■ Page extract ■
At 40 years old, with gray in his beard and wisdom to share, Joe Flacco could easily be mistaken for a coach.
Kenny Pickett, one of Flacco’s three competitors for the starting quarterback job, made it clear that’s not how anyone thinks of Flacco, who throws the best ball of anyone on the Browns.
“He’s not a coach. I don’t want anyone to say that, but it’s like having another coach, a guy that’s played that much football,” Pickett said last week during organized team activities. “You could bounce ideas off of, ask him what he saw, how he would read certain things earlier in his career. There’s just so many things, small things that you can learn, just having that normal open dialogue that we have in the quarterback room.”
Not a coach. Got it.
The mentor discussion gets a little trickier.
Pickett is in his fourth season in the NFL, and Dillon Gabriel and Shedeur Sanders are rookies. Flacco is in Year 18, was Super Bowl MVP for a championship team and has won 105 games and thrown for 45,697 yards.
He’s willing to share his valuable experience and knowledge. Just don’t expect that to be his top priority.
He gave an insightful answer when asked why reporters often question an older quarterback about his willingness to serve as a mentor.

■ Given data ■
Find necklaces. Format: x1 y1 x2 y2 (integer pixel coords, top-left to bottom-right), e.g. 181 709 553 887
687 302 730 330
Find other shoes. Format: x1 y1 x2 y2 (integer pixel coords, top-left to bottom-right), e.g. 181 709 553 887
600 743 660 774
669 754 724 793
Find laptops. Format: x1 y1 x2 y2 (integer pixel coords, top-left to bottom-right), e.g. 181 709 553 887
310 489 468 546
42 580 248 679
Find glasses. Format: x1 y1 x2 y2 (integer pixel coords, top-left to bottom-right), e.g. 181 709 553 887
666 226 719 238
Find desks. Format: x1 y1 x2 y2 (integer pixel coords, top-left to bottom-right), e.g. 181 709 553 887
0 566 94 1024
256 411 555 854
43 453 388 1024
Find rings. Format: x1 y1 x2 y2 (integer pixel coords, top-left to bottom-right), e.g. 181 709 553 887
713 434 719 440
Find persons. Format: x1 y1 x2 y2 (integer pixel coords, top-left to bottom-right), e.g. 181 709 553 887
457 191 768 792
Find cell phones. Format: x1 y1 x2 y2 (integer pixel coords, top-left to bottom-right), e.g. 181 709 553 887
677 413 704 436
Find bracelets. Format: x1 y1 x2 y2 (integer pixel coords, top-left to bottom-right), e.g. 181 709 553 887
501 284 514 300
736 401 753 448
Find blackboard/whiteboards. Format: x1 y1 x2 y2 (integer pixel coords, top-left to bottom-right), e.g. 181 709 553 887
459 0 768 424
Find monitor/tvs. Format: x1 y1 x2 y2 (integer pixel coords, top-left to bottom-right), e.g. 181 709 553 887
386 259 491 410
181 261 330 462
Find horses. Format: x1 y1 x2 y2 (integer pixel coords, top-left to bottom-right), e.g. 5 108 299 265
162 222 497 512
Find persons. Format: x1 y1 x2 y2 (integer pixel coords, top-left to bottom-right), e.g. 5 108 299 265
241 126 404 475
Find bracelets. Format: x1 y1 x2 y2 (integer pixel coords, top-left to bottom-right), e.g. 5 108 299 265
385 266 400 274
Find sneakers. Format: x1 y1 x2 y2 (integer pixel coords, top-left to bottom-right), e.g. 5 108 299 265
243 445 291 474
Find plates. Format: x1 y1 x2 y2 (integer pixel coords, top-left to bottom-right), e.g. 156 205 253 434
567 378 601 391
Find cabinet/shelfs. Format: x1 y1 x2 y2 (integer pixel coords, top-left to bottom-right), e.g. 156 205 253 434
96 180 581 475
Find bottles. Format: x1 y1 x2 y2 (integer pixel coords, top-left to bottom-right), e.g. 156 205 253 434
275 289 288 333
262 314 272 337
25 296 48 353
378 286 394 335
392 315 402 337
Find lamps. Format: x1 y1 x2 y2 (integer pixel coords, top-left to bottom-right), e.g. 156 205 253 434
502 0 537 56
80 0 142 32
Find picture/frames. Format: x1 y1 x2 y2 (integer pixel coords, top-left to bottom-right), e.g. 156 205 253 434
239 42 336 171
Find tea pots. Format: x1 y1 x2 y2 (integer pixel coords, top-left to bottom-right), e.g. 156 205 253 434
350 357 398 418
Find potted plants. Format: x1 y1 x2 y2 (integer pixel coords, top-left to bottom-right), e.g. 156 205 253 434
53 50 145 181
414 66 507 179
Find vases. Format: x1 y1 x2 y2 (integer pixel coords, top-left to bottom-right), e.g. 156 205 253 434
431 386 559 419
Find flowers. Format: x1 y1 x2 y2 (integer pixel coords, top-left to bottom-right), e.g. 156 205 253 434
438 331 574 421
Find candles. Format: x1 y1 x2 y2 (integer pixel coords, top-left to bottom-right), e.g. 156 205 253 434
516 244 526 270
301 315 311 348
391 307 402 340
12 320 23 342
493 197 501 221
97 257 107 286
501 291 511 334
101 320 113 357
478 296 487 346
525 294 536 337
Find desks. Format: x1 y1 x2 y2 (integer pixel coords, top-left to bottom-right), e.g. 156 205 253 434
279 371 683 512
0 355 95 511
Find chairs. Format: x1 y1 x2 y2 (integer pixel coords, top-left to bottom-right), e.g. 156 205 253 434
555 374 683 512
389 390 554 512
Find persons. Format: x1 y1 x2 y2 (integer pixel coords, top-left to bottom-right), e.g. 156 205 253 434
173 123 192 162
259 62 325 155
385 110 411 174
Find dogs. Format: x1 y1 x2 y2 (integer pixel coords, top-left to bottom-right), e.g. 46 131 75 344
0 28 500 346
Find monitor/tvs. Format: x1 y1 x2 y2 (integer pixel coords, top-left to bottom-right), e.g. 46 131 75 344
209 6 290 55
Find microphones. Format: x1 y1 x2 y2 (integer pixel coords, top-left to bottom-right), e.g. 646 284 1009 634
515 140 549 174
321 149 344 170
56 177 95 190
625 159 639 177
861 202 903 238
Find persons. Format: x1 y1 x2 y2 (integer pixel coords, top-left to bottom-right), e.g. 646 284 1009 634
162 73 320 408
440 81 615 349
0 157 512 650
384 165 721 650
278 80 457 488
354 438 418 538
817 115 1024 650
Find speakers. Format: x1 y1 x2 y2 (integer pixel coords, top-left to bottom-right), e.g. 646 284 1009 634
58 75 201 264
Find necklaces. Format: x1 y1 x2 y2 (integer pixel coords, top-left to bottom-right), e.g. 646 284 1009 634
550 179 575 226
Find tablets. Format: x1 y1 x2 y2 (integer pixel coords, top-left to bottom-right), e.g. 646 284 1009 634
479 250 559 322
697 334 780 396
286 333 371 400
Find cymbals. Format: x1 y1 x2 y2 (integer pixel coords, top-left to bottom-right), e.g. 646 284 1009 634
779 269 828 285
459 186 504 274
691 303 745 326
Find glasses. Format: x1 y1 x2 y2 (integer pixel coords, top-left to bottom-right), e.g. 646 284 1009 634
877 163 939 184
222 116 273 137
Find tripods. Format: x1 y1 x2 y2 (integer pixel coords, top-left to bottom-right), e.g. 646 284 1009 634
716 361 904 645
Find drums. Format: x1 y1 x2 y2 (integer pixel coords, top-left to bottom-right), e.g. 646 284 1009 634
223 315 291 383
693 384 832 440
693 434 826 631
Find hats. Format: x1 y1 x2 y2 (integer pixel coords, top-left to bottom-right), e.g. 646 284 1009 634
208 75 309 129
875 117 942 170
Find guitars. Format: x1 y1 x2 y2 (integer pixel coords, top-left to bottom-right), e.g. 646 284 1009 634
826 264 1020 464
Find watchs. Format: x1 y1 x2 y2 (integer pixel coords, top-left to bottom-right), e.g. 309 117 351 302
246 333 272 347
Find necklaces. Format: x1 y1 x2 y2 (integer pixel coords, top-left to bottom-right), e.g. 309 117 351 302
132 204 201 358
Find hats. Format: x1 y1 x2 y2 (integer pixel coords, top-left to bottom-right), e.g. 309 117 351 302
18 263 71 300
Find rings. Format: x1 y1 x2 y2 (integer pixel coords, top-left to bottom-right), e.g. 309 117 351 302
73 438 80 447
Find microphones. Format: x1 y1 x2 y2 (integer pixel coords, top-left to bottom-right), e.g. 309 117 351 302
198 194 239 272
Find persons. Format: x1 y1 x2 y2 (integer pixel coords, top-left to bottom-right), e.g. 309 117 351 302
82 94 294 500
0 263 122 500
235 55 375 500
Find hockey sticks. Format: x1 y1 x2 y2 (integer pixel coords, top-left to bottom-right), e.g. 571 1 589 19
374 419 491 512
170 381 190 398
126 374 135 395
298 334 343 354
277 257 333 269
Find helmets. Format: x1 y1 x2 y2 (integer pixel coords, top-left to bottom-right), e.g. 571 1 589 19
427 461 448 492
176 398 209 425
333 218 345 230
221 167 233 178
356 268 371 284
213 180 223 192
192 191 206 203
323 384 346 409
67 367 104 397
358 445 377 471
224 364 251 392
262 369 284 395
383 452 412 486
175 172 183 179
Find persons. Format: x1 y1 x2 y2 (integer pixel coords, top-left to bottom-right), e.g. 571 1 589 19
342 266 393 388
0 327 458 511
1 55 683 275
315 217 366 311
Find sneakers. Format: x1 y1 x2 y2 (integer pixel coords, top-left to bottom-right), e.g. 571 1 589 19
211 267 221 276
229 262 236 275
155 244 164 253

■ List of tasks ■
1 > Copy the Flacco article between "Kenny Pickett, one" and "coach. Got it.", inclusive.
2 > For each statement, say yes or no to whether it agrees with the Flacco article, and quote the article's words that decide it: (a) Kenny Pickett is in his fourth NFL season. (b) Flacco has thrown for more than 50,000 yards. (c) Flacco is 38 years old.
The listing comes from a separate source.

■ Answers to the exercise ■
1 >
Kenny Pickett, one of Flacco’s three competitors for the starting quarterback job, made it clear that’s not how anyone thinks of Flacco, who throws the best ball of anyone on the Browns.
“He’s not a coach. I don’t want anyone to say that, but it’s like having another coach, a guy that’s played that much football,” Pickett said last week during organized team activities. “You could bounce ideas off of, ask him what he saw, how he would read certain things earlier in his career. There’s just so many things, small things that you can learn, just having that normal open dialogue that we have in the quarterback room.”
Not a coach. Got it.

2 >
(a) Yes: "Pickett is in his fourth season in the NFL"
(b) No: "thrown for 45,697 yards"
(c) No: "At 40 years old"